Collected data:
++++++++++
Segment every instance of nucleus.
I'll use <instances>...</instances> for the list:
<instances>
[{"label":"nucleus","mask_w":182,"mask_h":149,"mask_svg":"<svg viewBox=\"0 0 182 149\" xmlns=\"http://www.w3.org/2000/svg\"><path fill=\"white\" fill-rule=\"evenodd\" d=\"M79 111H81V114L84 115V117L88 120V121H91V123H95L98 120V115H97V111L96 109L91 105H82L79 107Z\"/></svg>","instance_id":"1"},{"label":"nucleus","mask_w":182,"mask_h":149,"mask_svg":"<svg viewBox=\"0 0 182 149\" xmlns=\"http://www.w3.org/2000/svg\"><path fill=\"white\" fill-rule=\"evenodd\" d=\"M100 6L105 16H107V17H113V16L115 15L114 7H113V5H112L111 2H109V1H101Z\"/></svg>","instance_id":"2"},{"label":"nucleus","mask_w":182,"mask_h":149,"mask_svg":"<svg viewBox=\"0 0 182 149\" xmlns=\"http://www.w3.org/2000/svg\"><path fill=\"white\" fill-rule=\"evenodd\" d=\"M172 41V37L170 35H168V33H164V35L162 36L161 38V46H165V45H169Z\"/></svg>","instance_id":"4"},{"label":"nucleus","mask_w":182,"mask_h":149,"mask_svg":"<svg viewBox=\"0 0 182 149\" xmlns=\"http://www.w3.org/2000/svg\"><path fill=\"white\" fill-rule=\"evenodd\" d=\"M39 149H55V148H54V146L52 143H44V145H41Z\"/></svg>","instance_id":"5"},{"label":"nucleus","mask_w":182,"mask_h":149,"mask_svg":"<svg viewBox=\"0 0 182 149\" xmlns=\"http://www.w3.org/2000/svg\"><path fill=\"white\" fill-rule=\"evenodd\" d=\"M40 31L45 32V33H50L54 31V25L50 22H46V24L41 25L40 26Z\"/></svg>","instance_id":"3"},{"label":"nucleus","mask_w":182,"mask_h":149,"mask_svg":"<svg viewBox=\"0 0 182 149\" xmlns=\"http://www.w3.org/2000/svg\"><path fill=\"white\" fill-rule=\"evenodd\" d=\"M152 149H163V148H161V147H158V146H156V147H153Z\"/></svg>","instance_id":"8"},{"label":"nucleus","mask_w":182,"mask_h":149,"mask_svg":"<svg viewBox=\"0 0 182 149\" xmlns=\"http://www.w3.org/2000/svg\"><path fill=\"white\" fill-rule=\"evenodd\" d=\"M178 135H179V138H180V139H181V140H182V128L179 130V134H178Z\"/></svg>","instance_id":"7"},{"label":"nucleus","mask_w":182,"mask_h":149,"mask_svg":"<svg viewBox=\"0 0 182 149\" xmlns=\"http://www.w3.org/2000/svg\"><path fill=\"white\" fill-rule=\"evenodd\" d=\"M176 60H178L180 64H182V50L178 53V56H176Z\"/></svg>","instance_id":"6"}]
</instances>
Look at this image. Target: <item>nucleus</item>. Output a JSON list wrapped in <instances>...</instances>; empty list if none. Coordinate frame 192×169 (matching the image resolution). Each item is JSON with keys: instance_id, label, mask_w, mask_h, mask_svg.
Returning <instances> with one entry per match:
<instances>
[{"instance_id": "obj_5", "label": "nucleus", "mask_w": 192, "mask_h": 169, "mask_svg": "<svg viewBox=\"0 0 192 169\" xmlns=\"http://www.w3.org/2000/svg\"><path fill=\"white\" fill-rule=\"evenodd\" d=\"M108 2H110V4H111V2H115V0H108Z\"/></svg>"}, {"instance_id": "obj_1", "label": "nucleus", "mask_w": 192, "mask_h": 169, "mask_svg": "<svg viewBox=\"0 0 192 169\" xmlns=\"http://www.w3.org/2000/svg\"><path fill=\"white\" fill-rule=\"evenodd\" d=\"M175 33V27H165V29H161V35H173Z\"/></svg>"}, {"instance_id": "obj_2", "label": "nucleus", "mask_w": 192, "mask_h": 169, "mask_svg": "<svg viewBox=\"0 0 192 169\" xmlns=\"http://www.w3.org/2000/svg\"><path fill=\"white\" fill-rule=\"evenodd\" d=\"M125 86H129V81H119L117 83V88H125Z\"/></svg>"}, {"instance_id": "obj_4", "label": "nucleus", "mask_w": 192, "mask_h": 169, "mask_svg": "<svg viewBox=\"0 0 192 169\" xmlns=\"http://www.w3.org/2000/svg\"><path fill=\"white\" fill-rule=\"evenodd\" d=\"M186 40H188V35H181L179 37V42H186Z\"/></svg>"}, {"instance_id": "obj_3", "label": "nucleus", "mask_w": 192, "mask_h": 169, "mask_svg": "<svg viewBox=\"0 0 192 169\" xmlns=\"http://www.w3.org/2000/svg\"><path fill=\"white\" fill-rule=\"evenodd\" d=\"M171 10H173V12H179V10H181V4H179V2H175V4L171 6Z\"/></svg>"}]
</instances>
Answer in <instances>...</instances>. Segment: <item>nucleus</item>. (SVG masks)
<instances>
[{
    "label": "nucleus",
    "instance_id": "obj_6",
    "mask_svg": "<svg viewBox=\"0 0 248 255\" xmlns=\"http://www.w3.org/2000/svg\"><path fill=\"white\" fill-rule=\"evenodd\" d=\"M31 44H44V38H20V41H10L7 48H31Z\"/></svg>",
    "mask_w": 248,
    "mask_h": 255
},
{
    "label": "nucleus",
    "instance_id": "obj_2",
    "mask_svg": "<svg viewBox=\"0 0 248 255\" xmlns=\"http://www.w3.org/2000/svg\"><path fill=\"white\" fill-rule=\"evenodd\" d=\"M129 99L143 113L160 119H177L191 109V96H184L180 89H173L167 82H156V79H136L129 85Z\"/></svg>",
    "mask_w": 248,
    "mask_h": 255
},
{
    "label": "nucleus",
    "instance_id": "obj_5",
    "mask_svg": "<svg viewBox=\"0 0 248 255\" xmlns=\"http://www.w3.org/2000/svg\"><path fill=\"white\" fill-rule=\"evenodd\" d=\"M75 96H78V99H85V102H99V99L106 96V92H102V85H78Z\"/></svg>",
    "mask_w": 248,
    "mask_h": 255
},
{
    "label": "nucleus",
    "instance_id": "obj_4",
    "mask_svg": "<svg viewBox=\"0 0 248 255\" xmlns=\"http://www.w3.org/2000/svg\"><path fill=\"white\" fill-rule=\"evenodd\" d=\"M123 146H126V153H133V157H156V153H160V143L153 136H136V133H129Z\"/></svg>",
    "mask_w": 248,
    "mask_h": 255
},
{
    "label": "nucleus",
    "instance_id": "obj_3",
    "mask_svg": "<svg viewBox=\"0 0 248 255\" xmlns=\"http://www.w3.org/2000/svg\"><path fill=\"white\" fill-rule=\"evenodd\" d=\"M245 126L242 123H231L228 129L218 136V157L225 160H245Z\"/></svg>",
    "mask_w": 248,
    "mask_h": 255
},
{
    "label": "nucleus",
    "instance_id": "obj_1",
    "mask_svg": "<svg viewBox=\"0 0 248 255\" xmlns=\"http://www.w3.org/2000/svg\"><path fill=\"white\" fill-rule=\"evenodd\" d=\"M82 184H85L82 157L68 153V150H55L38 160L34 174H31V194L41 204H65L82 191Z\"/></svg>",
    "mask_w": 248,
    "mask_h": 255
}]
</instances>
++++++++++
> [The problem] Please gather every line above that contains the string "Segment" and copy each one out in full.

> [Worked solution]
Segment every instance of nucleus.
Answer in <instances>...</instances>. Segment: <item>nucleus</item>. (SVG masks)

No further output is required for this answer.